The crypto market faced heavy turbulence in the last 24 hours, with over $270 million in liquidations hitting traders. Ether and bitcoin longs led the wipeout, with $170 million in ETH and $104 million in BTC positions flushed. According to Derive.xyz founder Nick Forster, this was more of a reset in positioning rather than a structural shift, triggered by fading expectations of a September Fed rate cut.

Polymarket data shows the odds of “no cut” jumped from 12% to 26%, forcing traders to recalibrate risk ahead of Jerome Powell’s much-anticipated Jackson Hole speech later this week. However, the price reaction was relatively modest, with Bitcoin slipping about 2% and Ethereum falling 3%, yet Leveraged traders bore the brunt of the losses.

Volatility on the Rise

The shift in sentiment spilled into derivatives, with Ethereum’s seven-day implied volatility climbing to 73% from 68%. Forster noted the odds of Bitcoin hitting $100,000 before September’s close rose to 21%, while ethereum faces a 60% chance of correcting to $4,000. 

SignalPlus head of Insights Augustine Fan added that markets have already ruled out any chance of a bigger 50-basis-point cut, with nearly 90% of bets leaning toward a single, smaller cut. “We’re not expecting many dovish surprises given the inflation backdrop,” Fan said.

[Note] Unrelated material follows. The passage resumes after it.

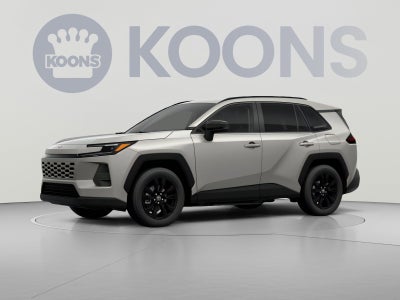 2026 Toyota RAV4 XLE Premium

Ethereum Whales Shrink, Sharks Accumulate

Amid the liquidations, Ethereum’s on-chain picture revealed an interesting shift. Analyst Joao Wedson highlighted that the number of ETH whales has been steadily dropping, but this doesn’t mean weakness. Instead, mid-sized “Shark” wallets holding 10,000–100,000 ETH have been aggressively buying. Since April, these addresses have added 4.4 million ETH to their holdings, suggesting that real market momentum may be in their hands.

This shift mirrors trends in Bitcoin, where whales often represent exchanges or dormant wallets, while mid-sized players drive active price action. For Ethereum, this Shark accumulation could provide a cushion against further downside as traders await Fed signals.

Price Action Across Majors

Bitcoin slipped to $115,036, its lowest level in nearly two weeks, while Ethereum traded at $4,235. Interestingly, XRP showed more resilience compared to its peers, holding around $3.02. However, its weekly gains shrank to 4%, down from 9% earlier in the week.

In short, the coming days will likely be dictated by Powell’s comments in Jackson Hole. With inflation still in the spotlight, traders are hedging for turbulence but not yet signaling a full-blown bearish trend.